「空家と家族の再生物語」サンセット・サンライズ おじゃるさんの映画レビュー(感想・評価)
空家と家族の再生物語
予告から、のんびり楽しい田舎暮らしが描かれることを期待して、公開初日に鑑賞してきました。確かに序盤はそんな感じでしたが、思ったより重いテーマを含んだ作品でした。
ストーリーは、新型コロナが社会に大きな影響を及ぼした2020年、南三陸の町役場に勤める関野百香が、所有する空家の借り手を募集したところ、東京の大企業に勤める釣り好きのサラリーマン・西尾晋作が内見に押しかけて来て、その勢いのまま始まった移住生活の中で、晋作が地元住民としだいに交流を深めていく姿を描くというもの。
新型コロナに日本中が恐怖した頃の東北で、東京からの移住者に対して地元住民が神経質すぎるほどの警戒ぶりを見せる姿が、今となっては懐かしく感じます。あの頃は未知の感染症に対する恐怖で、互いに疑心暗鬼になり、日本中がなんだかぎすぎすしていたように思います。
そんな中、空家問題を皮切りに、東日本大震災を絡め、さらには家族の絆をも交えたストーリーが、さまざまな思いを感じさせてくれます。そしてそこに、田舎の閉塞感、過度な地元付き合い、過疎の悩み、独居老人、癒えぬ震災の傷跡など、実に多様な問題が描かれます。
そのため、当初は軽いタッチで描かれる田舎暮らしを楽しく眺めていましたが、しだいに重くなるトーンに作品の印象が大きく変化してきます。それが決してつまらないというわけではなく、むしろ真剣に見入ってしまいます。特に、震災によって家族を失った百香の父の話、母亡き後の空家となった実家を手放せない息子の話には、心を揺さぶられるものがあります。これらを一本のストーリーとして繋げている点に、着想の巧みさを感じます。
ラストは、新たな家族を迎えて再生し幸せに向けて船出する関野家が、新たな住人を迎えてかつての輝きを取り戻す空家と重なり、なんだかほっこりします。
ただ、やはり盛り込みすぎ感は否めません。空家問題は軽く扱い、震災からの復興や一歩踏みだす人々の姿をメインに描いてもよかったのではないかと感じます。実際に震災を経験した方に対して、腫れものに触るような態度しか示せない私にとって、「ただ見てくれていればいい」というのは、一つの答えをもらったようで、なんだかとてもスッキリします。だからこそ晋作も、いちばん近くで百香を見守る選択をしたように思います。
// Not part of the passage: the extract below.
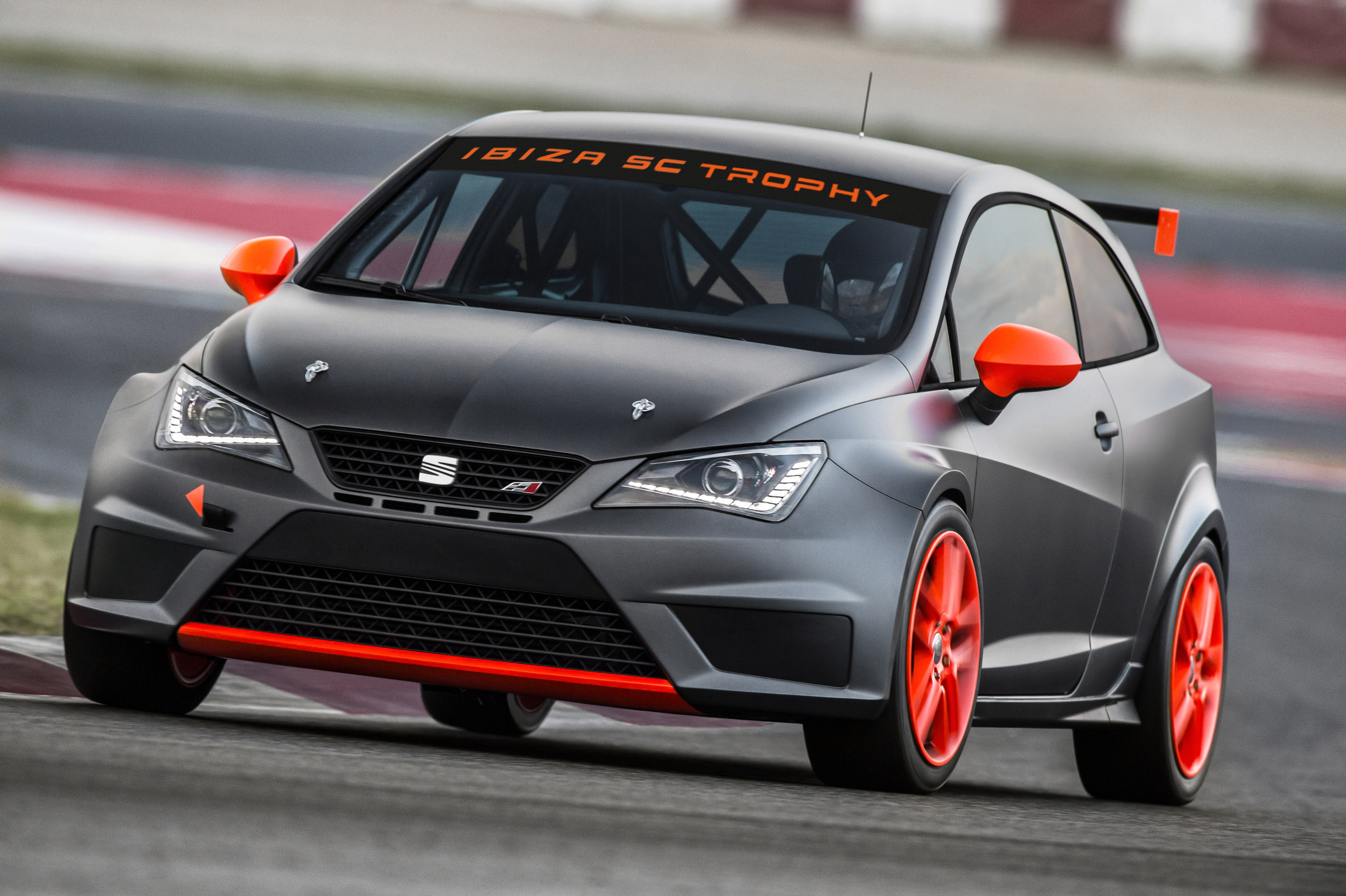 2013 seat ibiza sc trophy 200hp. Black Bedroom Furniture Sets. Home Design Ideas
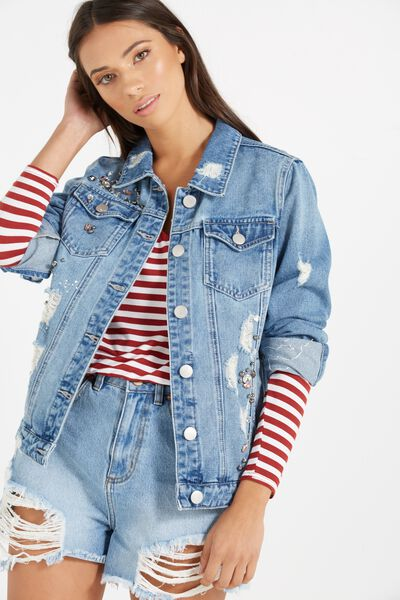 Boyfriend Trucker Embellished Denim Jacket, RIPPED MID BLUE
それにしても、菅田将暉さんは何でもおいしそうに食べますね。なんだか東北に旅行に行きたくなってしまいました。東北弁が聞き取りにくくて何を言っているのかよくわからないところがあったのですが、方言が醸し出す風情は嫌いじゃないです。
主演は菅田将暉さんで、三陸ライフを満期する姿が自然でとてもよかったです。脇を固めるのは、井上真央さん、中村雅俊さん、竹原ピストルさん、三宅健さん、池脇千鶴さん、小日向文世さんら。